### Brief
The answer is the line containing "Q: What species is this?" plus every line after it to the end of the material, retyped exactly and without the pictures.

·····

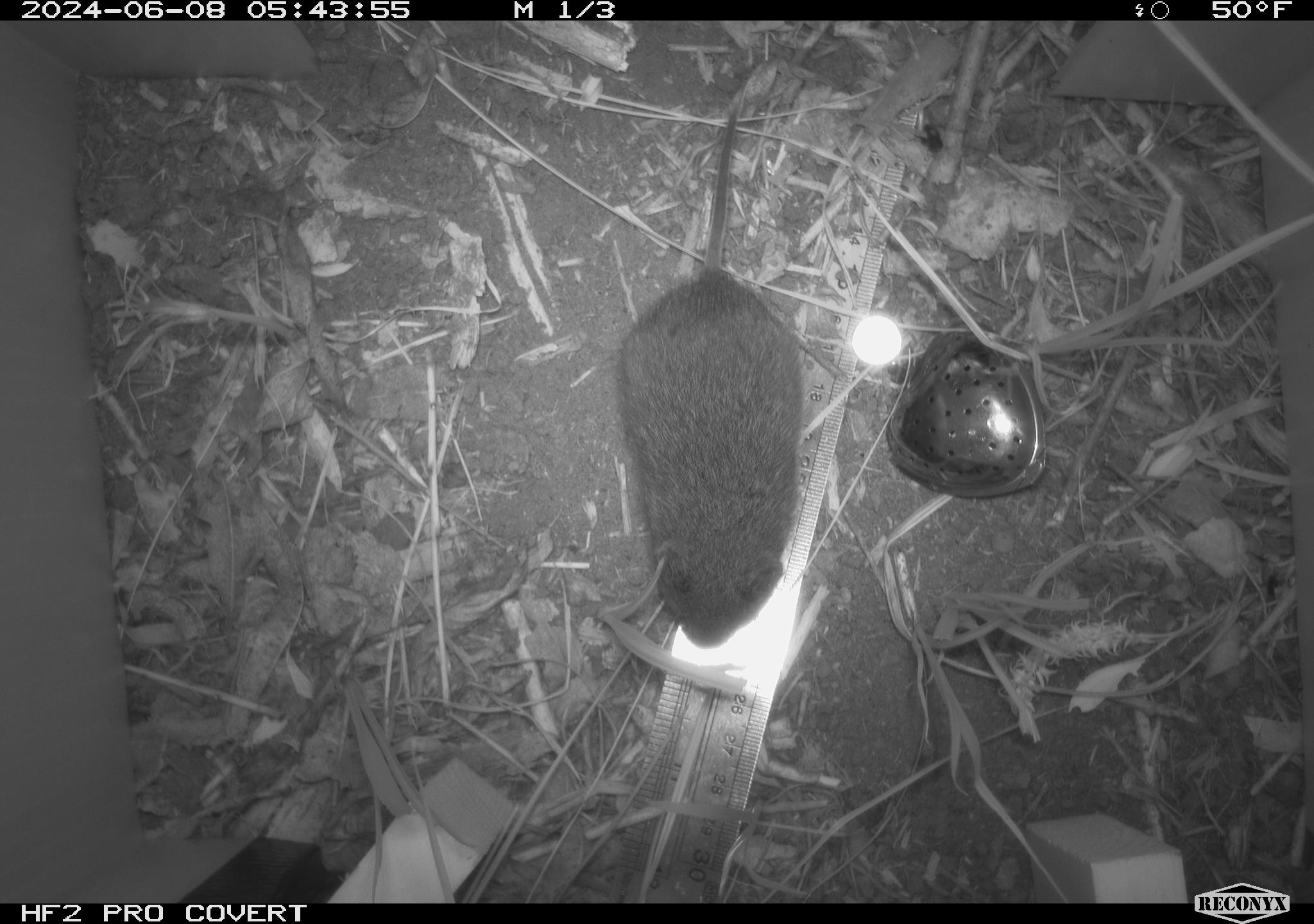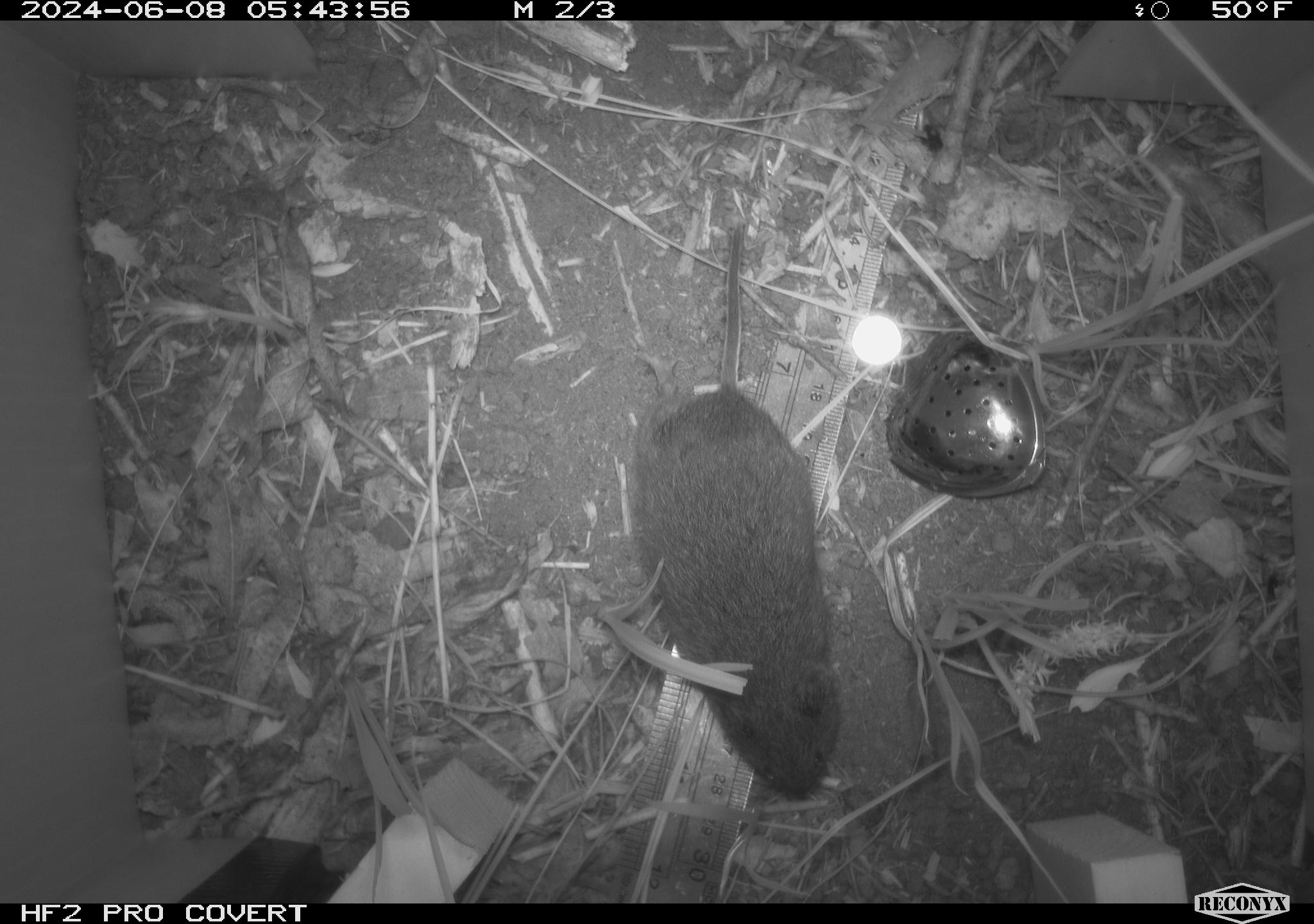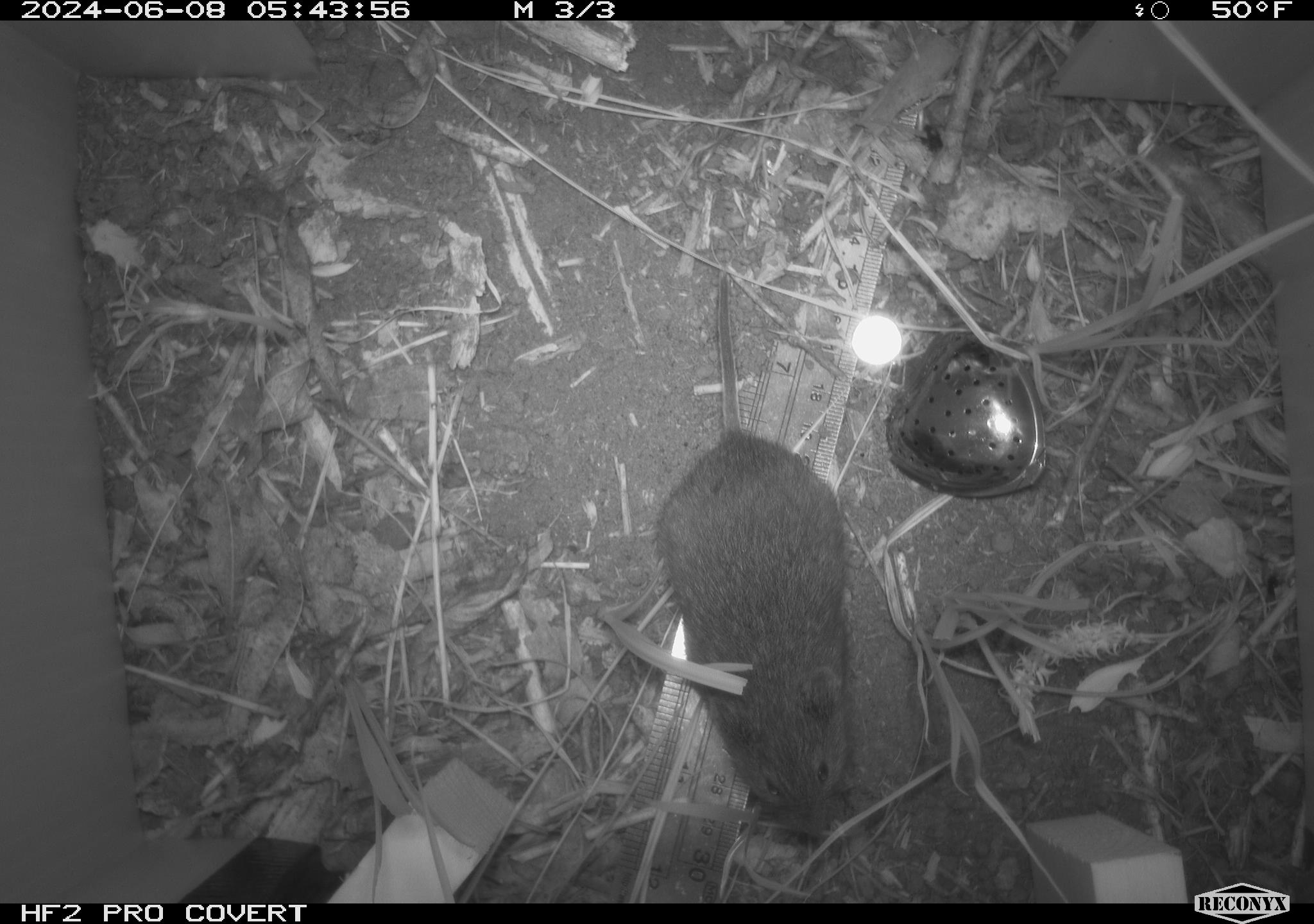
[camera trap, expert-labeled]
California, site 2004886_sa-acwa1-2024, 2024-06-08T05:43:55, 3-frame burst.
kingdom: Animalia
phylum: Chordata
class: Mammalia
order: Rodentia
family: Cricetidae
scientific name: Arvicolinae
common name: voles, lemmings, and muskrats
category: arvicolinae subfamily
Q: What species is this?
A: Arvicolinae subfamily (voles, lemmings, and muskrats) (Arvicolinae).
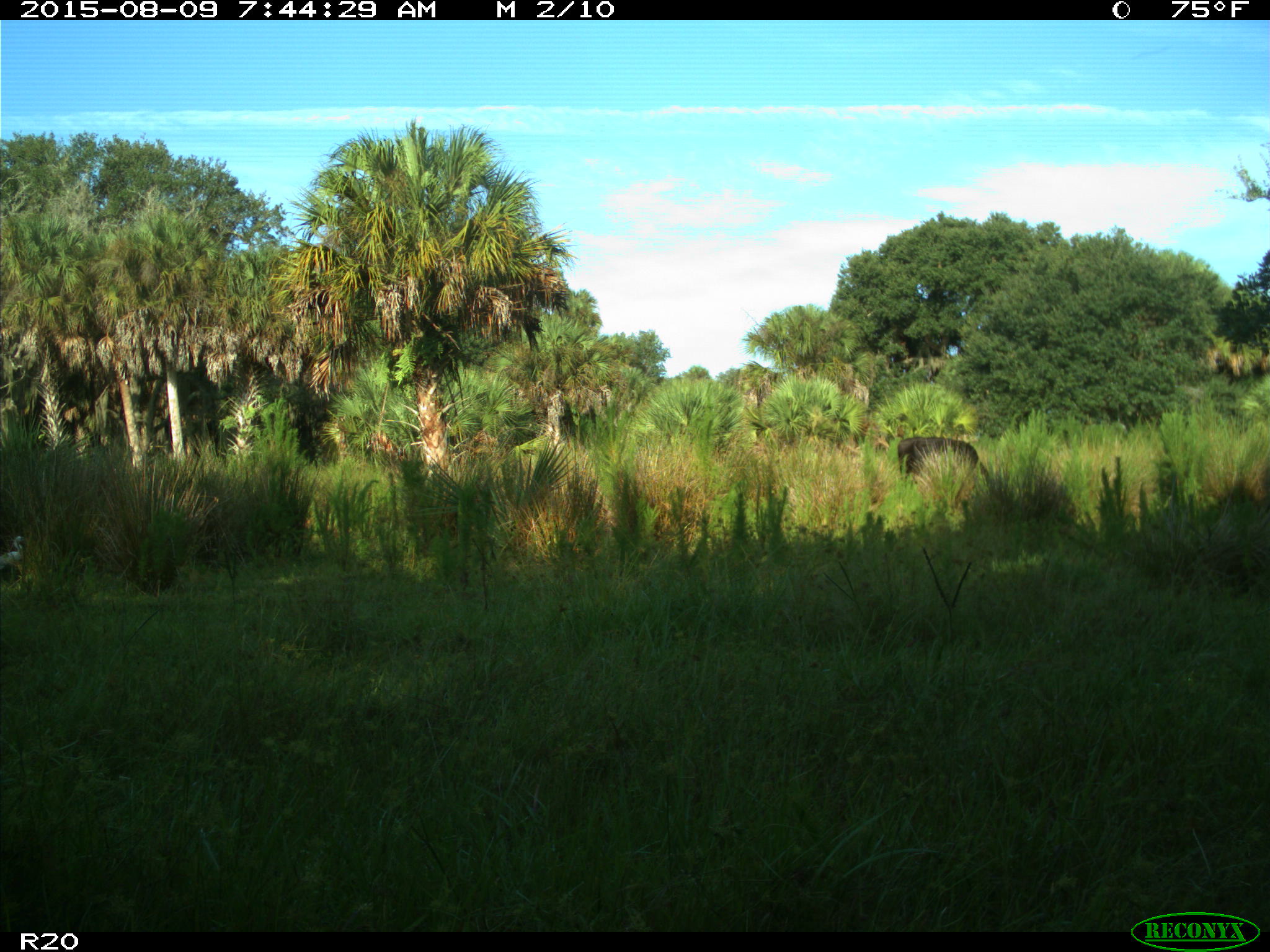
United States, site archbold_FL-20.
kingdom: Animalia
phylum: Chordata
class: Mammalia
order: Artiodactyla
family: Bovidae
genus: Bos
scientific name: Bos taurus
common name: domestic cow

·····

### Exercise output
Q: What species is this?
A: Arvicolinae subfamily (voles, lemmings, and muskrats) (Arvicolinae).
United States, site archbold_FL-20.
kingdom: Animalia
phylum: Chordata
class: Mammalia
order: Artiodactyla
family: Bovidae
genus: Bos
scientific name: Bos taurus
common name: domestic cow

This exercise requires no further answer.